--- SUPPLIED TEXT Enclosed Below ---

Your Gettin a Patient - The Doors Open and In Rolls Your Pt.

Nurses General Nursing

Published

How does this happen???

Pt. arrives is seen in ED @ 2100 as a trauma alert. Primary/secondary survey, orders entered in CAPOE, plain films, CT scans done, etc.

I get a call from my AP (unit clerk) @ 0230, "you're getting a pt., report's in the computer." I knew there was no bed in the room, as I walk out into hall to get the bed to bring it to 17A, the doors open up and in rolls the pt. Fortunately, the pt. was A&O and could tell me his injuries. I stood there and read report in front of patient.

We won't even begin to talk about the crazy orders the first year put in... But in his defense, he was just hired a few days before to replace a first year that quit.

I don't mind short notice but how about 5 minutes... Hmmmm.... How 'bout 2 minutes.... 10 seconds just don't cut it.

Specializes in Trauma ICU, MICU/SICU.
I am not condoning nurses that fail to provide adequate information as a matter of providing report with the floor nurse.

--- End of Enclosed SUPPLIED TEXT ---
--- RECORD EXCERPTS Enclosed Below ---

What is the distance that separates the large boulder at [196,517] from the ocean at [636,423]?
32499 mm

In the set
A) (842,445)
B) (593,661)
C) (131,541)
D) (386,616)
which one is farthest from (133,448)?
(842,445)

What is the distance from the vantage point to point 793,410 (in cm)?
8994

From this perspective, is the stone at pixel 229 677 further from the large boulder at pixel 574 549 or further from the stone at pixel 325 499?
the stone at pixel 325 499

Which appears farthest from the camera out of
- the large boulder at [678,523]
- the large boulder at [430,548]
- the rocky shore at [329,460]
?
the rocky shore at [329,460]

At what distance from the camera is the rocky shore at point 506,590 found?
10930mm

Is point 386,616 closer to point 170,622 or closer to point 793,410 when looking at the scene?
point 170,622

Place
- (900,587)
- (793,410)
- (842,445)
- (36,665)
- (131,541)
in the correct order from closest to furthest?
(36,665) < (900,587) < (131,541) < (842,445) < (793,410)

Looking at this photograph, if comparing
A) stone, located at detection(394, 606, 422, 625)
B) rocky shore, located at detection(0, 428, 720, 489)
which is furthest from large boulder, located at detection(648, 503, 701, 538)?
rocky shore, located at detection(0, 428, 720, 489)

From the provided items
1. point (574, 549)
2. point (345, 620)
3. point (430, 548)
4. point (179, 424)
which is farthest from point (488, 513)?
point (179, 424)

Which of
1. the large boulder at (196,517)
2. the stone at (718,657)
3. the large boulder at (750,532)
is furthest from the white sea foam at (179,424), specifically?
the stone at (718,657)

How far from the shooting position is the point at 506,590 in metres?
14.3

--- End of Enclosed RECORD EXCERPTS ---
--- RECORD EXCERPTS Enclosed Below ---

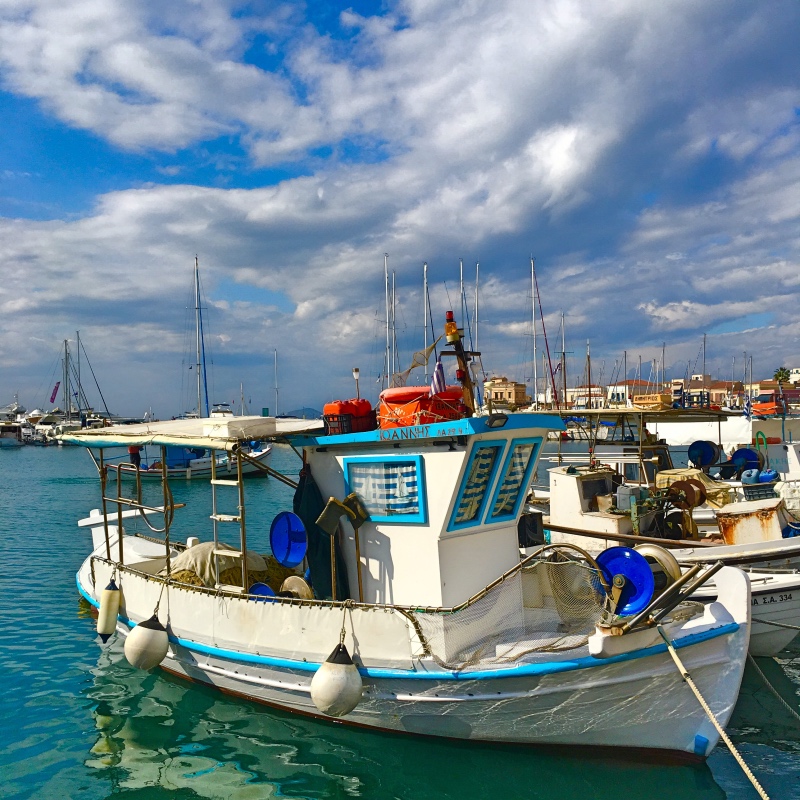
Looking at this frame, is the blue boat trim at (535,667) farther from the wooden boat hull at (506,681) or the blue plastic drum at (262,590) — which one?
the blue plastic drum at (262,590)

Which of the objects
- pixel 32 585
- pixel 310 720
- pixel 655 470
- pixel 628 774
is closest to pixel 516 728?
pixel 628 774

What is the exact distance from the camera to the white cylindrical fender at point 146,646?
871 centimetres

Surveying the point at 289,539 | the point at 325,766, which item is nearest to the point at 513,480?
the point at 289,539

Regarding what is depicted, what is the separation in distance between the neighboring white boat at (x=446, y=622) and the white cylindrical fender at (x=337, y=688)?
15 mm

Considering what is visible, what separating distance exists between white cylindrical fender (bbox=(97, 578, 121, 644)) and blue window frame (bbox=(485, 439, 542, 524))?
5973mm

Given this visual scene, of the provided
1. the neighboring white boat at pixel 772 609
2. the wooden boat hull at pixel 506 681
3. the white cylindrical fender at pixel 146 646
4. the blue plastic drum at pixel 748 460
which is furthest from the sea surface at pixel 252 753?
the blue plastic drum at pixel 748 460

--- End of Enclosed RECORD EXCERPTS ---
--- RECORD EXCERPTS Enclosed Below ---

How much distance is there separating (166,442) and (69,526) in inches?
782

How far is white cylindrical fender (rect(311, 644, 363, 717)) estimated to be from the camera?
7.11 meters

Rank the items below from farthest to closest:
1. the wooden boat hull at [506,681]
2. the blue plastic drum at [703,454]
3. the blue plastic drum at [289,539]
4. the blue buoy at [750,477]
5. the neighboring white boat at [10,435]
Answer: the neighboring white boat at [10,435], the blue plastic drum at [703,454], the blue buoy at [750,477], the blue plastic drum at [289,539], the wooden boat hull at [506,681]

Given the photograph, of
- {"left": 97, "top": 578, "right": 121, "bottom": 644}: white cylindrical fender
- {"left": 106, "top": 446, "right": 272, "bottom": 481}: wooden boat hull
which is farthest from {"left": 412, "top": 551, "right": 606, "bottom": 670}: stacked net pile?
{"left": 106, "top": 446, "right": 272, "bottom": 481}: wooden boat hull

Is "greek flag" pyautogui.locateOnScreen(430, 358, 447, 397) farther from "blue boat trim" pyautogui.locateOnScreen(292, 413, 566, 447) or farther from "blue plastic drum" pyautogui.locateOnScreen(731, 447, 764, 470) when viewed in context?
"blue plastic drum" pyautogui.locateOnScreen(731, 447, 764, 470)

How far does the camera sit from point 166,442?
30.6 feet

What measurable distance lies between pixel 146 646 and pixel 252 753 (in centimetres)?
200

--- End of Enclosed RECORD EXCERPTS ---

* [ASSIGNED TASK A] In the post about the incoming patient, what time did the unit clerk call to say a patient was coming?
* [ASSIGNED TASK B] Output the part of the post about the incoming patient starting with "We won't even" and going on through "year that quit.".
* [ASSIGNED TASK C] Finish out the next part of the post about the incoming patient from the point where it stops.
None of the saved entries are needed here.

* [EXERCISE RESULT A] The unit clerk called at 0230.

* [EXERCISE RESULT B]
We won't even begin to talk about the crazy orders the first year put in... But in his defense, he was just hired a few days before to replace a first year that quit.

* [EXERCISE RESULT C]
Also, it's noteworthy to indicate the downfalls of pre hospital communication between EMS and the ER. There are many unknowns before actual ABG's, X-Rays or other similar diagnostic testing are ordered and conducted in the ER. Pre hospital communication only serves to "outline" and/or "describe" the overall patient's condition prior to their arrival in the ER. In many instances the information provided may be "unclear" without any specifics pertaining to what is actually going on with the patient.

For example, EMS doesn't always have the opportunity to complete a head to toe assessment and report things like blood exhibited in the patients urine from a recent trauma etc. Sometimes, these things are "added surprises" once they arrive in the ER. EMS can't effectively report the "unknown."

Getting back on topic, my basic beef is how certain floor nurses "delay" to accept report from ER nurses because it's either:

A) Not a particularly good time for the floor nurse right now to receive the patient and they intentionally delay the admission process.

B) They are not their primary care nurse, the primary care nurse is on break right now etc..etc..etc... (I have heard it all..)

Hence the so called "communication" issue ER seems to have with the floor nurses and vice versa.

You would think some floors somehow thought they had the added option of refusing medically cleared patients if they don't happen to like certain facts about their overall condition.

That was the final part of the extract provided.